TRY IT:
Extend the philosophical exchange on reference and back reference given below, picking up directly after its final sentence.

How could any word be wholly without meaning?

The W. E. Johnson passage displays the roots of your own conception. But what Johnson is talking about is back reference which is to be found both in ordinary intercourse and narratives.

So far you are just assuming that all reference is back reference.

I'll have to re-read ch. 16 of Mental Acts.

I honestly don't see how Strawson, Prior, or Evans support your view. In fact, Strawson supports my view with his distinction between identification within a story and identification within history.

Ed,

Just re-read Geach. No support for your view there, either. Seems to support my view. p. 73 "real-life context."

Is my use of 'reference' idiosyncratic? No, but yours is. See SEP:

http://plato.stanford.edu/entries/reference/

Clearly, what the majority of philosophers understand by 'reference' is primarily a word-world relation, not a word-word relation.

I maintain the reasonable view that some reference is extralinguistic. Your view is that no reference is extralinguistic.

To be clear, I was addressing your request for citations on the definition of reference as 'telling which', i.e. as communication.

Clearly Strawson feels that there must be identification within history, as it were, as well as story-relative.

Geach told me that the view in Mental Acts was an early one, perhaps suggesting that he had changed his view.

Evans view is totally the opposite of mine.

>>So far you are just assuming that all reference is back reference.

No I have given plenty of evidence for my view!

You can't prove that all reference is back reference by giving examples of back reference. You can't prove that all of London is pretty because some districts are.

Or are you making an inductive case for all reference being back reference?

And surely the web of language must make contact with reality at some points. How, if not by reference? I thought you said you weren't a linguistic idealist.

You also won't admit what to me is obvious: there is EL reference outside of communicative contexts.

>>You can't prove that all reference is back reference by giving examples of back reference. Or are you making an inductive case for all reference being back reference?<<

Induction is evil. Something more like a method of division. We can first divide all reference into linguistic only, i.e. just the spoken or written words, and nothing else, and linguistic plus perceptual cue.

A further division is into existing and non- or no longer existing things.

Yet another division is into things spatially present, and not so.

Some members of the divisions rule out members of other divisions. E.g. a non-existing thing cannot be spatially present. A thing that no longer exists cannot be present to perception, etc.

Let me think this true. You often make helpful suggestions, and this is one of them.

Nearly time for bed, but here is an argument from mathematical (not philosophical) induction. You agreed earlier that in

There was a robber called 'Barabbas'. Barabbas was in prison.
the name 'Barabbas' as used, i.e. in the second sentence, has back-reference only. And since it back refers to 'a robber', i.e. an indefinite description, it has no EL reference at all, in your sense. This considerably weakens your case. It follows that the next occurrence of 'Barabbas' also back-refers, doesn’t it. Otherwise state precisely the conditions under which it acquires EL reference. If the next occurrence back-refers, the same follows for the occurrence after that, and after that, and so on, so that there is a whole chain of terms. Mathematical induction says that all the terms in this chain, in virtue of being members of it, also back-refer. So you can’t escape the chain, at least in that text.

RECORD EXCERPTS:
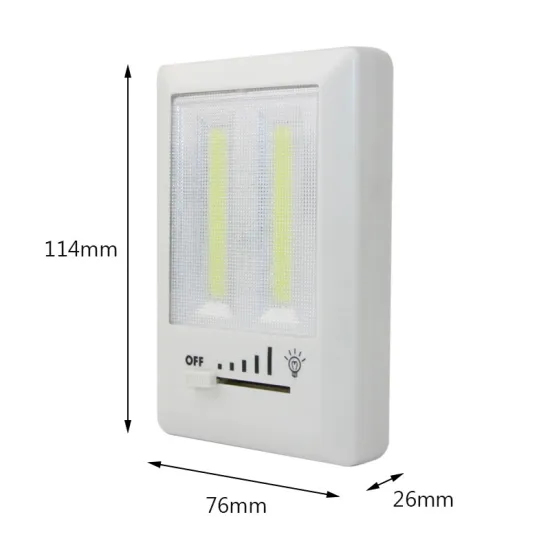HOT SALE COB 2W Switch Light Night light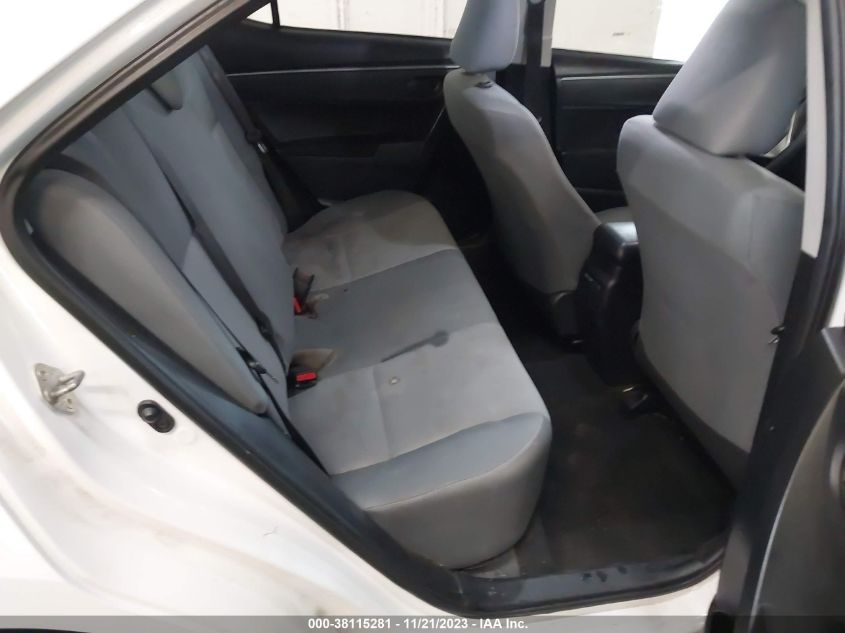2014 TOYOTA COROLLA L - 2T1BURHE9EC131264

---

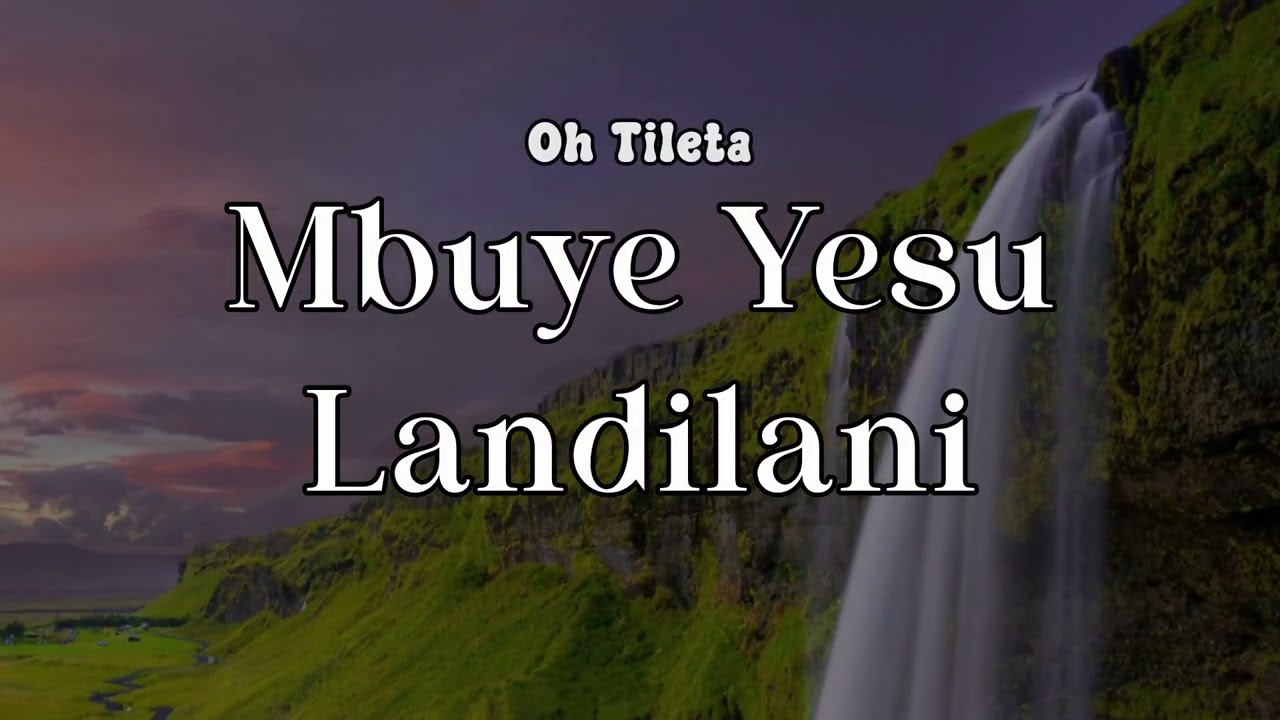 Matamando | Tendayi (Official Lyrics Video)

FINAL ANSWER:
What happens if we use the name 'Barabbas' here, i.e. in this very text, on this blog on the internet? Is there genuine EL reference here? Surely not – you only know which Barabbas I am talking about when I refer you to the text in Mark, and so this token of the name is also part of the same chain that begins in the gospel. And so it must be for any genuine reference to Barabbas himself. It must be part of the chain, and mathematical induction proves that every member of the chain has back-reference.

I agree that there are other types of reference, but reference to historical characters is an important sub-class.

PS I just noticed that David Brightly has made some comments here.

The comment beginning ‘ Leave out 'extralinguistic' and it still makes sense’ is particularly insightful. He points out that in your example 'Max' links back to the indefinite 'one of my cats' in the second sentence where the name is introduced, so you could equally be talking about intralinguistic reference.

I need to respond to both of you. But I have other projects going such as a book to finish and reviews to write.

Maybe later.

I hope Brightly understands that I am not ignoring him or showing him disrespect if I fail to respond.

>> a book to finish
You are finishing the reading, or the writing of a book?

The writing of one, which is a tad more difficult.

The math. inductive argument you give is promising. But it doesn't show that all reference is back reference, which is what your thesis is. And mine is not that no reference is back reference.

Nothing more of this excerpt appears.